The history of violin making in Mantua is undeniably distinguished, yet it was never a busy one. In fact, Mantua seems to have been the violin making equivalent of a one-horse town, unable to support more than one violin maker at a time. Pietro Guarneri arrived from Cremona in the early 1680s, and it was only after his death in 1715 that Antonio Zanotti emerged. Camillo Camilli worked very briefly as Zanotti’s apprentice and two Camilli violins bearing Zanottti’s original label are known, but after Zanotti’s death he was the only maker active in Mantua. Camilli died in 1754, and Balestrieri miraculously appeared on the scene soon afterwards, and was registered as a violin maker by 1758.
What was it that prompted Balestrieri to undergo such a sudden change of career in the mid-1750s?
Balestrieri’s early work bears the hallmark of the Mantuan tradition, dominated as it was by Pietro Guarneri. Balestrieri’s approach was certainly heavier than Guarneri’s and he was no match for him as a craftsman, but certain key features such as the thicknessing pin in the centre of the back, a tradition handed down from Nicolò Amati, suggest a connection. The homage to Guarneri’s model, arching and f-hole pattern is also evident in this period.
Around 1770 Balestrieri’s style undergoes a subtle yet significant change and takes on some of the characteristics of Stradivari’s late work – a squarer approach to the form, a flatness of arch and a preference for locally grown maple. Interestingly, Balestrieri’s contemporary G.B. Guadagnini was also adopting some Stradivarian features in the mid-1770s, under the influence of Count Cozio di Salabue in Turin. Cozio would almost certainly have made contact with Balestrieri when he enquired in 1776 about violin makers in Mantua, so was Cozio possibly responsible for this change of direction in Balestrieri’s work? Or was it simply Stradivari’s growing fame and the consequent demands of musicians for instruments on the Stradivarian pattern?

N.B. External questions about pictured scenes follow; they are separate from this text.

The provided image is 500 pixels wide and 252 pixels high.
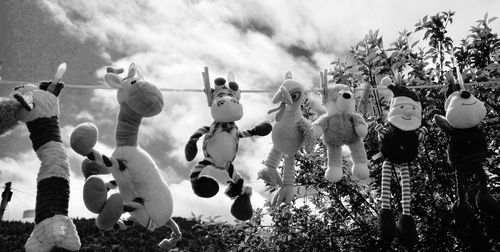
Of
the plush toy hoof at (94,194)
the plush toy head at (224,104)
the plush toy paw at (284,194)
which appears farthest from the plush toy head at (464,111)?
the plush toy hoof at (94,194)

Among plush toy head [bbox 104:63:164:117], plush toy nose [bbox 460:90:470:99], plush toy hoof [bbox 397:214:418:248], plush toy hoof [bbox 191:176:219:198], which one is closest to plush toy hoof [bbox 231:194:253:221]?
plush toy hoof [bbox 191:176:219:198]

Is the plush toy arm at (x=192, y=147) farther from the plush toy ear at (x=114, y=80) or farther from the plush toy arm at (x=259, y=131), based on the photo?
the plush toy ear at (x=114, y=80)

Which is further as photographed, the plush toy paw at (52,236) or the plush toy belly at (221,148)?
the plush toy belly at (221,148)

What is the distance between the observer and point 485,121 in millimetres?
4125

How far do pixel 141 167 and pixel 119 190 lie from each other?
16 centimetres

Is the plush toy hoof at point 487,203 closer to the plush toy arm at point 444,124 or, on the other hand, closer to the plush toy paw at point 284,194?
the plush toy arm at point 444,124

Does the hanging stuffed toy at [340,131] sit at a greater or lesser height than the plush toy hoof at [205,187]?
greater

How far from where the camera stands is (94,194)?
2.21m

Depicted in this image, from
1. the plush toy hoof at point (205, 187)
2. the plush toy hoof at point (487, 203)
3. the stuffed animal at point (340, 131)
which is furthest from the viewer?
the stuffed animal at point (340, 131)

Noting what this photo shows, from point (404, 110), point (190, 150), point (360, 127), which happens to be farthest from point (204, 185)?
point (404, 110)

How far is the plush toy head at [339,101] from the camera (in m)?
2.93

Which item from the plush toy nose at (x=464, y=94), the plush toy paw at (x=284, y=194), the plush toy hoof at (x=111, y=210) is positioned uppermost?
the plush toy nose at (x=464, y=94)

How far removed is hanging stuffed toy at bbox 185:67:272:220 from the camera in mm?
2619

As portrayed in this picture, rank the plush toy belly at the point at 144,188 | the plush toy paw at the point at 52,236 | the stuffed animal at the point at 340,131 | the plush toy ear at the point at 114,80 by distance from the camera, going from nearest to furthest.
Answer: the plush toy paw at the point at 52,236 < the plush toy belly at the point at 144,188 < the plush toy ear at the point at 114,80 < the stuffed animal at the point at 340,131
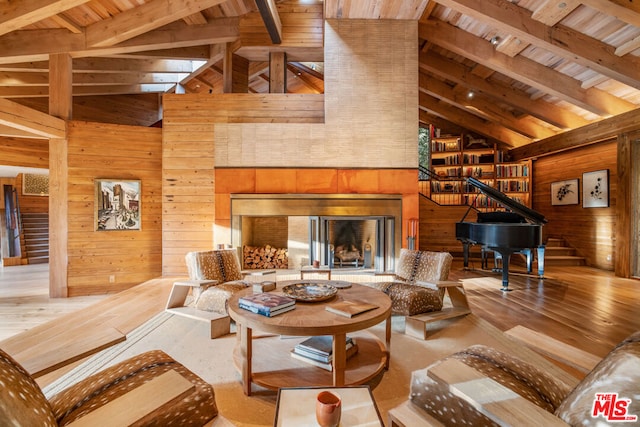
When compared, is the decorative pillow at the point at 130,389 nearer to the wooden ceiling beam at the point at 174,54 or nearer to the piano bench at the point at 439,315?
the piano bench at the point at 439,315

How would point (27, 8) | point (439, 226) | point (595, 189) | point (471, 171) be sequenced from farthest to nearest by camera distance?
point (471, 171), point (439, 226), point (595, 189), point (27, 8)

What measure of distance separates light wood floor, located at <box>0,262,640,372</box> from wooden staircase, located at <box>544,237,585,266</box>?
2.38 ft

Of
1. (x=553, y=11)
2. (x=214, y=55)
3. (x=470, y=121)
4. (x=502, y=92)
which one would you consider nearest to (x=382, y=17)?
(x=553, y=11)

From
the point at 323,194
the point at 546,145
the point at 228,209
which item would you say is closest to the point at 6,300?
the point at 228,209

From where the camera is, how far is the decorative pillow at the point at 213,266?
10.7 ft

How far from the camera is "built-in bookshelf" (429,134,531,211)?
308 inches

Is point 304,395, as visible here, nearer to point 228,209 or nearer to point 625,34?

The label shows how Balestrieri amended the original printed 6 to an 8
The 1788 violin featured here is typical of Balestrieri’s late work, and one of its most fascinating aspects is the original label dated 1788. It appears that Balestrieri ordered too many labels in the early 1760s and made the mistake of having the first three digits printed (176). He continued to use these labels through the 1770s, 80s and 90s, amending them each time to suit the new decade. In the 1770s he often obliterated the 6, leaving a space instead; in the 1780s he added a loop to the upper stroke of the 6 to form an 8; and in the 90s the upper stroke was deleted and a lower stroke added.
This violin was in the private collection of the Parisian dealer and expert Albert Caressa in the early 20th century. It passed through the hands of Emile Français and William Moennig before appearing at auction at Sotheby’s in 1997. It has been in the hands of various European collectors ever since.
With grateful thanks to Philip Kass for his assistance with Balestrieri’s biographical information.